(a) Definition. The term data brokerage means the sale of data, licensing of access to data, or similar commercial transactions, excluding an employment agreement, investment agreement, or a vendor agreement, involving the transfer of data from any person (the provider) to any other person (the recipient), where the recipient did not collect or process the data directly from the individuals linked or linkable to the collected or processed data.
(b) Examples—(1) Example 1. A U.S. company sells bulk U.S. sensitive personal data to an entity headquartered in a country of concern. The U.S. company engages in prohibited data brokerage.
(2) Example 2. A U.S. company enters into an agreement that gives a covered person a license to access government-related data held by the U.S. company. The U.S. company engages in prohibited data brokerage.
(3) Example 3. A U.S. organization maintains a database of bulk U.S. sensitive personal data and offers annual memberships for a fee that provide members a license to access that data. Providing an annual membership to a covered person that includes a license to access government-related data or bulk U.S. sensitive personal data would constitute prohibited data brokerage.
(4) Example 4. A U.S. company owns and operates a mobile app for U.S. users with available advertising space. As part of selling the advertising space, the U.S. company provides IP addresses and advertising IDs of more than 100,000 U.S. users' devices to an advertising exchange based in a country of concern in a twelve-month period. The U.S. company's provision of this data as part of the sale of advertising space is a covered data transaction involving data brokerage and is a prohibited transaction because IP addresses and advertising IDs are listed identifiers that satisfy the definition of bulk covered personal identifiers in this transaction.
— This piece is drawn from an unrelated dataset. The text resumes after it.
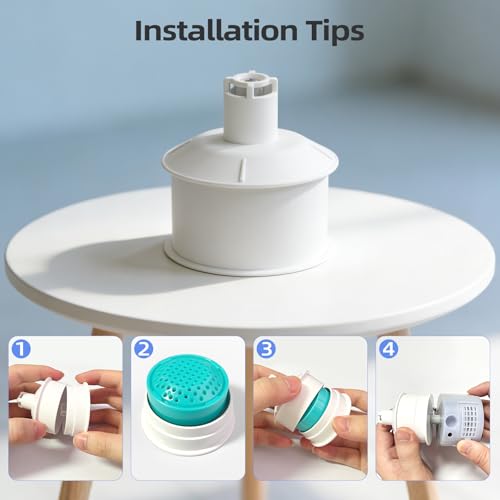 Installation Tips

1

2

3

4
(5) Example 5. Same as Example 4, but the U.S. company provides the data to an advertising exchange based in the United States. As part of the sale of the advertising space, the U.S. advertising exchange provides the data to advertisers headquartered in a country of concern. The U.S. company's provision of the data to the U.S. advertising exchange would not be a transaction because it is between U.S. persons. The advertising exchange's provision of this data to the country of concern-based advertisers is data brokerage because it is a commercial transaction involving the transfer of data from the U.S. advertising exchange to the advertisers headquartered in the country of concern, where those country-of-concern advertisers did not collect or process the data directly from the individuals linked or linkable to the collected or processed data. Furthermore, the U.S. advertising exchange's provision of this data to the country of concern-based advertisers is a prohibited transaction.
(6) Example 6. A U.S. information technology company operates an autonomous driving platform that collects the precise geolocation data of its cars operating in the United States. The U.S. company sells or otherwise licenses this bulk data to its parent company headquartered in a country of concern to help develop artificial intelligence technology and machine learning capabilities. The sale or license is data brokerage and a prohibited transaction.
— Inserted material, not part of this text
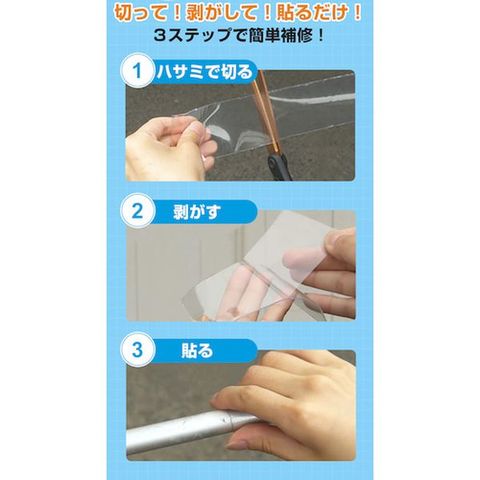 切って！剥がして！貼るだけ！
3ステップで簡単補修！

1 ハサミで切る

2 剥がす

3 貼る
(7) Example 7. A U.S. company owns or operates a mobile app or website for U.S. users. That mobile app or website contains one or more tracking pixels or software development kits that were knowingly installed or approved for incorporation into the app or website by the U.S. company. The tracking pixels or software development kits transfer or otherwise provide access to government-related data or bulk U.S. sensitive personal data to a country of concern or covered person-owned social media app for targeted advertising. The U.S. company engages in prohibited data brokerage.
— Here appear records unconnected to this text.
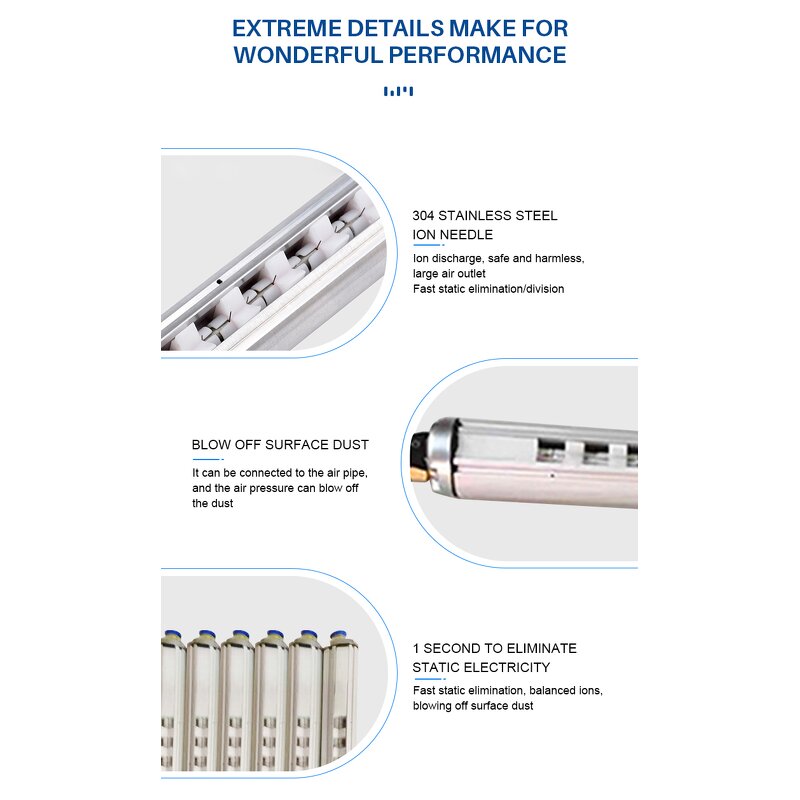 EXTREME DETAILS MAKE FOR WONDERFUL PERFORMANCE

304 STAINLESS STEEL ION NEEDLE

Ion discharge, safe and harmless, large air outlet
Fast static elimination/division

BLOW OFF SURFACE DUST

It can be connected to the air pipe, and the air pressure can blow off the dust

1 SECOND TO ELIMINATE STATIC ELECTRICITY

Fast static elimination, balanced ions, blowing off surface dust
(8) Example 8. A non-U.S. company is contracted to develop a mobile app for a U.S. company. In developing the mobile app for that U.S. company, the non-U.S. company knowingly incorporates tracking pixels or software development kits into the mobile app that then transfer or otherwise provide access to government-related data or bulk U.S. sensitive personal data to a country of concern or covered person for targeted advertising, at the request of the U.S. company. The non-U.S. company has caused a violation of the data brokerage prohibition. If the U.S. company knowingly arranged the transfer of such data to the country of concern or covered person by requesting incorporation of the tracking pixels or software development kits, the U.S. company has engaged in prohibited data brokerage.
(9) Example 9. A U.S. researcher shares bulk human `omic data on U.S. persons with a researcher in a country of concern (a covered person) with whom the U.S. researcher is drafting a paper for submission to an academic journal. The two researchers exchange country of concern and bulk U.S. human `omic data over a period of several months to analyze and describe the findings of their research for the journal article. The U.S. person does not provide to or receive from the covered person or the covered person's employer any money or other valuable consideration as part of the authors' study. The U.S. person has not engaged in a covered data transaction involving data brokerage, because the transaction does not involve the sale of data, licensing of access to data, or similar commercial transaction involving the transfer of data to the covered person.
(10) Example 10. A U.S. researcher receives a grant from a university in a country of concern to study. bulk personal health data and bulk human `omic data on U.S. persons. The grant directs the researcher to share the underlying bulk U.S. sensitive personal data with the country of concern university (a covered person). The transaction is a covered data transaction because it involves access by a covered person to bulk U.S. sensitive personal data and is data brokerage because it involves the transfer of bulk U.S. sensitive personal data to a covered person in return for a financial benefit.